Responding to McIntosh on March 16, Heritage Action’s Kruez admitted she hadn’t had the conversations yet on what changes would be “essential for Heritage to support the bill,” but said Heritage is “looking to get more involved in school choice bills going forward, and more active in state legislatures in general.”
Kruez mentioned having “ran the text by Johnathan Butcher,” Heritage’s policy analyst, and then went over the bill, pointing to specific lines with revisions and comments.
Some are complimentary: “Lines 71-76 are very good,” and some critical, “Lines 61-63 on page 3 will hurt in a court case.”
Other suggestions included, “Lines 104-110 should be outsourced to a private contractor,” and “it needs an appeals process for parents who violated the statute intentionally or unintentionally.”
Addressing the idea of phasing in private school students, Kruez also said, “It’s typically better to start with just public school students as eligible and then add private school students later, but this strategy is different from state to state.”
Mclintosh emailed her back the next day calling Kreuz’s comments “helpful” and saying CCV would “love to have Heritage’s support behind this.”
McIntosh then forwarded the thread to McClain and John, asking them to “take a look and see if you think there are things we could implement to improve the bill.”
“Would be great to win their support for this,” he said. “Some of their feedback is helpful, some I really don’t understand where they are coming from.”
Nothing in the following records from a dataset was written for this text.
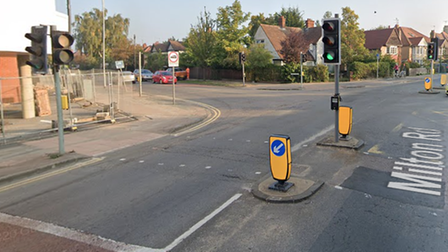 Driver flees scene of crash at junction of Gilbert Road and Milton Road in Cambridgethat left woman cyclist hospitalised.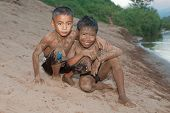 pic of ou  - Boy of Asia with sand in the face at Nam Ou River in Laos - JPG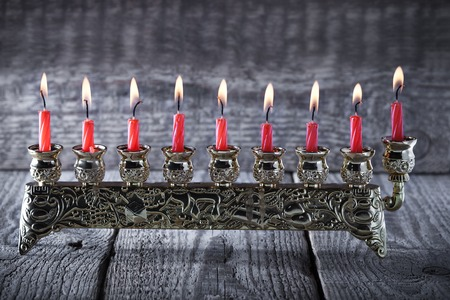 gelt: The Symbols of Hanukkah - nine-branched mehorah Hanukiah Stock Photo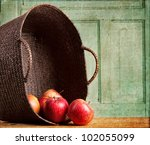Apples Spilling Out Of A Basket ...
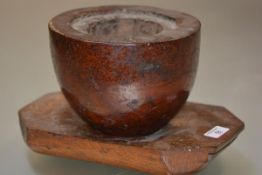 A large 19th century burr elm and elm mortar on stand, the burr mortar with inset rim, raised on a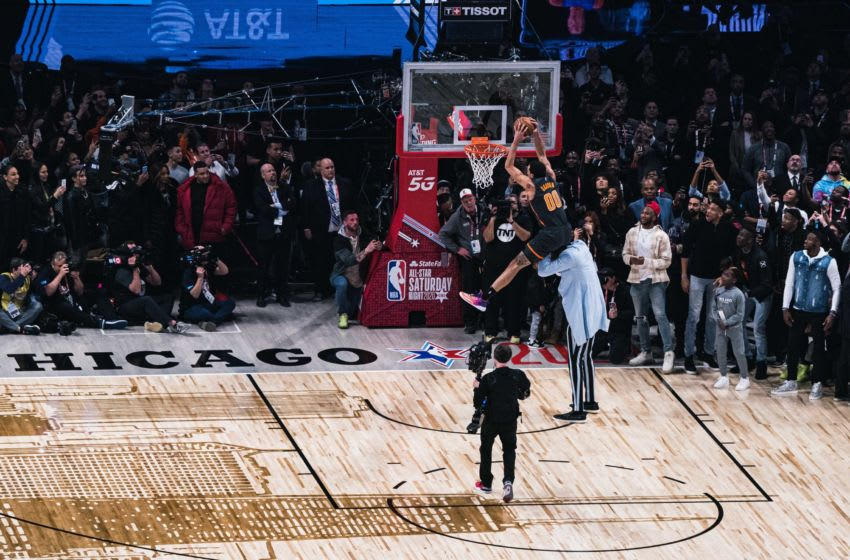 CHICAGO, ILLINOIS - FEBRUARY 15: Aaron Gordon #00 of the Orlando Magic dunks the ball over Tacko Fall of the Boston Celtics in the 2020 NBA All-Star - AT&T Slam Dunk Contest during State Farm All-Star Saturday Night at the United Center on February 15, 2020 in Chicago, Illinois. (Photo by Lampson Yip - Clicks Images/Getty Images)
Kruez, who answered the phone by stating her name when contacted by the Capital Journal to discuss her work on HB 290 — and what role Heritage Action plays in school choice bills across the United States — hung up.
Heritage Foundation data analyst Connor McCarthy was asked if such line-by-line reviews with lawmakers of proposed legislation are a common occurrence with Heritage Action.
“Heritage Action for America allows unprecedented mobilization of and communication with concerned citizens who want to be part of the national dialogue with members of Congress, and they work closely with experts at The Heritage Foundation to promote Heritage policy and hold our nation’s leaders accountable,” he said.
A legislative aide to John included in the email chains was also asked about Heritage Action’s influence on HB 290.
“HB 290 was crafted by Representatives McClain and John through stakeholder meetings with internal and external sources, other state agencies, and members of the public. They also looked at legislation that has been crafted and/or passed in other states,” he said.
On May 24, CCV held a luncheon for lawmakers at the Statehouse on HB 290 hosted in partnership with the American Legislative Exchange Council (ALEC). ALEC is an organization of conservative and right-wing state legislators known for producing model legislation for introduction in state legislatures across the country.
In a May 6 email invitation to state Rep. Christopher Plummer, records show, Mcintosh calls the get together a “lawmaker policy luncheon” where HB 290 will be discussed. Promotional material for the event called it the “Backpack Bill Briefing.”
Plummer did not respond to requests for comment.
The Center for Christian Virtue also did not respond to requests for comment.